Il avait dit cela à Weiss, mais Ren craignait que ses parents n'acceptent pas.
Pourtant,
« Incroyable, ils ont accepté si facilement… »
Non seulement Roy, mais même Mireille avait donné son accord.
De retour au manoir, après que Weiss leur eut expliqué la situation, ils avaient acquiescé sans difficulté.
Au début surpris, les deux avaient changé d'avis en apprenant que le chef des chevaliers Weiss, de la maison Clauzel, s'occuperait personnellement de l'enseignement.
« On a dit Roc Tsurugi, non ? Préparons de quoi passer la nuit au-delà. »
Weiss, qui marchait un pas devant, tenant une torche, dit cela.
Bien que la forêt en cette saison soit difficile à traverser sous la neige accumulée, lui ne semblait pas subir l'influence de la neige et avançait d'un pas puissant.
« Incroyable… »
La différence de force physique et de gabarit, sans doute.
De plus,
« Brouuu ! »
Un Petit Sanglier qui jaillissait fut abattu d'un coup d'épée à une main.
Son tronc ne broncha pas d'un millimètre, et la vitesse de sa lame était telle qu'on n'avait pas confiance pour la suivre des yeux.
« Jusqu'où va sa force ? »
Alors que Ren, marchant derrière, observait le dos de Weiss et y réfléchissait, ce dernier se retourna, semblant avoir remarqué son regard.
« Hm ? Qu'est-ce qui ne va pas ? »
« Je pensais que Weiss-sama était incroyable. »
« Hahaha ! Pour si peu ! Un garçon comme toi deviendra vite plus fort que moi ! »
Weiss loua Ren tout en hissant sur son épaule le Petit Sanglier qu'il venait d'abattre.

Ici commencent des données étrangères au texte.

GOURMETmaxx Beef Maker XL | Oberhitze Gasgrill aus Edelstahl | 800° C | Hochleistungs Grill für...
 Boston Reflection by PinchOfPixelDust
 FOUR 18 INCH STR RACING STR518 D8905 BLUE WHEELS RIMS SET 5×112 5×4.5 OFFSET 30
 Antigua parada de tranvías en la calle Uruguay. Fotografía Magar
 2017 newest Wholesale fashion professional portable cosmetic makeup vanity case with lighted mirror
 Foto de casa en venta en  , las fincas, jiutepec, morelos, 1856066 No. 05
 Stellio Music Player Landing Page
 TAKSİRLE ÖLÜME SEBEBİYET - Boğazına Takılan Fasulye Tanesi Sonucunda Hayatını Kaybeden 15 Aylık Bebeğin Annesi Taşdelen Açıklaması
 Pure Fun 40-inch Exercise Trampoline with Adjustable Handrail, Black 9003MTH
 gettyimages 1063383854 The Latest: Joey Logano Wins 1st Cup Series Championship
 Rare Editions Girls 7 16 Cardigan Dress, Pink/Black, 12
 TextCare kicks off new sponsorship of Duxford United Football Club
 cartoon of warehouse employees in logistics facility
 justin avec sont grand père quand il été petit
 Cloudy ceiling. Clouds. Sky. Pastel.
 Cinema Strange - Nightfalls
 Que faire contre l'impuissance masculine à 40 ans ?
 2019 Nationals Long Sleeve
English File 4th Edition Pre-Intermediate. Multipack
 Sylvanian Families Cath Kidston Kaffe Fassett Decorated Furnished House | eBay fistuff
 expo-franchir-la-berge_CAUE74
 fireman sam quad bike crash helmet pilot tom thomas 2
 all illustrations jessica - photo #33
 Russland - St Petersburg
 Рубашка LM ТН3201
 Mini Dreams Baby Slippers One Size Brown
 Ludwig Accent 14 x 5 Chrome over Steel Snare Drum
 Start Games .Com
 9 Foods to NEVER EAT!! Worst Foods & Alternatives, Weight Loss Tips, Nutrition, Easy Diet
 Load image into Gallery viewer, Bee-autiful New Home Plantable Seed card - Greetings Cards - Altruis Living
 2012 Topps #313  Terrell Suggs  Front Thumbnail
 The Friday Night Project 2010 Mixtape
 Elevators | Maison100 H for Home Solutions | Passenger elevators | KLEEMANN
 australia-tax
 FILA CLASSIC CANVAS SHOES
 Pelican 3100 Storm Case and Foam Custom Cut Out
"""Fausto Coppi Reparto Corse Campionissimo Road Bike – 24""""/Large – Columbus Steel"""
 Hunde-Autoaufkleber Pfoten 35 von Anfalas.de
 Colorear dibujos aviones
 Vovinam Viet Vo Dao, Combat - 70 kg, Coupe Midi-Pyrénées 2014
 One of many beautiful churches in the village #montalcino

Pour un vieux chevalier en apparence, quelle force physique dissimulait-il donc ?
« Bon, pour les monstres d'ici devant, je te les laisse. Tu peux te battre la nuit, toi ? »
« Je pense que c'est bon. J'ai déjà fait l'expérience une fois, et ça s'est bien passé. »
Cela dit, les seuls monstres apparus étaient des Petits Sangliers.
Qu'il fasse nuit ou que la neige gêne les mouvements, ce n'étaient pas des ennemis.
Pendant qu'ils visaient le Roc Tsurugi indiqué par Weiss, Ren élimina sans peine plusieurs Petits Sangliers.
Avec une déconcertante naturalité, comme s'il respirait.
« ……En effet. C'est compréhensible que mademoiselle ne fasse pas le poids. »
En chemin, Weiss murmura en observant sa façon de se battre.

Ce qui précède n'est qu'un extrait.